PAGE EXCERPT:
Re: BINDing using a weak reference from Geoffrey M. Clemm on 1999-12-07 (w3c-dist-auth@w3.org from October to December 1999)

From: Geoffrey M. Clemm <geoffrey.clemm@rational.com>
Date: Tue, 7 Dec 1999 17:26:16 -0500
To: w3c-dist-auth@w3.org
Message-Id: <9912072226.AA01406@tantalum>
   From: "Eric Sedlar" <esedlar@us.oracle.com>

   I've implemented this type of system before, and the costs of mark and sweep
   are enormous when you are talking about large sets of documents living on disk
   (like in a relational database).  People generally expect unlink/delete on a
   file to work quickly, and applications depend on that not eating up a
   tremendous amount of cycles or doing a lot of I/O.  Mark and sweep is also much
   more expensive than forbidding the insertion of cycles.

This is a classic garbage collection tradeoff.  On one side, you can
let the client define the relationships that it wants, and force the
server to deal with issues like detecting islands of garbage.  On the
other side, you can require that the client only define relationships
that are easy/efficient for the server to garbage collect.

The problem with the latter approach is that there are different
equally valid choices for how to constrain the relationships (the
weak/strong dichotomy you suggest is certainly a very reasonable one).
Reaching agreement on the constraints is very hard, since if your system
was not implemented with those constraints in mind, they do you no good
(and in fact, are probably even harder to implement than the general
form).

For example, the Unix file system also has weak and strong bindings
(symbolic and hard links).  It provides for efficient deletion, but it
made some different choices from the ones you picked.  In particular,
it chose to leave the weak bindings (symbolic links) dangling when the
last strong binding was deleted, and to only have the strong bindings
(hard links) track resource movement.

Trying to simulate in the Unix file system the weak/strong behavior
you describe would be prohibitively expensive.  So although it may be
painful to only support one type of bindings, I believe it has the
advantage that it is simpler to define and "fairer" across the various
existing implementations.

   If you wait to do garbage collection asynchronously, searches that do not
   traverse the hierarchical namespace but that use other indexes (like keyword
   searches, for example) will find things that the user has deleted.

WebDAV only supports searches that traverse the hierarchical namespace,
so although I understand your point, it does not apply to WebDAV as it
is currently defined.  Once the "V" (versioning) is added to WebDAV,
queries across the entire resource space will probably be rare in any case.

WHAT YOU WILL DO:
List each distinct email address in the mailing-list message about BINDing with a weak reference. The data that follows has no connection to the mailing-list message.

DATASET CONTENT:
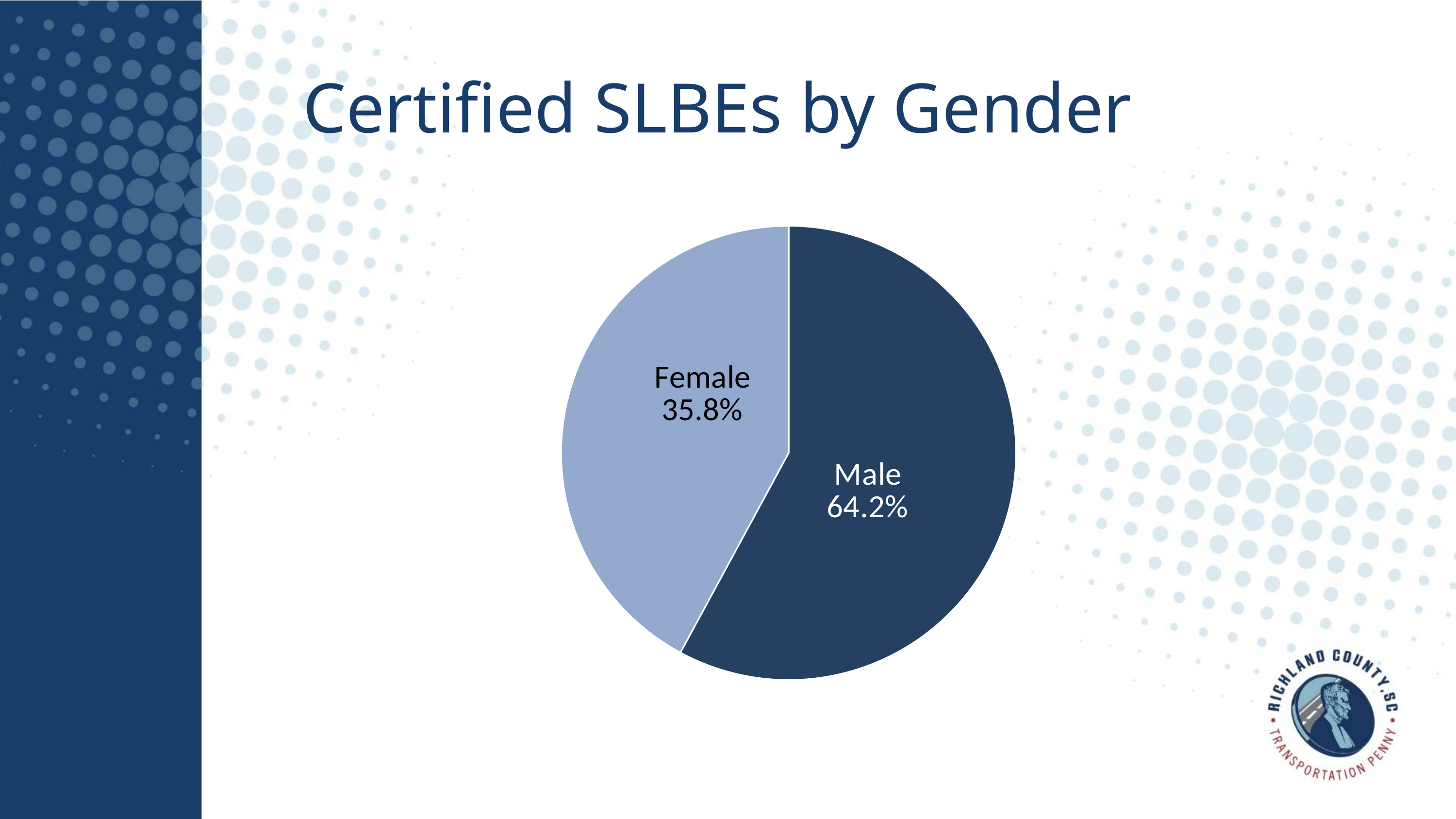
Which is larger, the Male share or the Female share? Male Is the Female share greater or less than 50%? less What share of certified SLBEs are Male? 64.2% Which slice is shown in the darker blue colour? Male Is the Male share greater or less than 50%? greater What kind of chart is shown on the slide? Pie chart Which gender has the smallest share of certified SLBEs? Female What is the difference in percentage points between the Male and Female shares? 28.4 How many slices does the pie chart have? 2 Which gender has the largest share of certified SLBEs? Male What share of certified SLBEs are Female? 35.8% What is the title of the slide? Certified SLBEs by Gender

YOUR RESPONSE:
- geoffrey.clemm@rational.com
- w3c-dist-auth@w3.org
- esedlar@us.oracle.com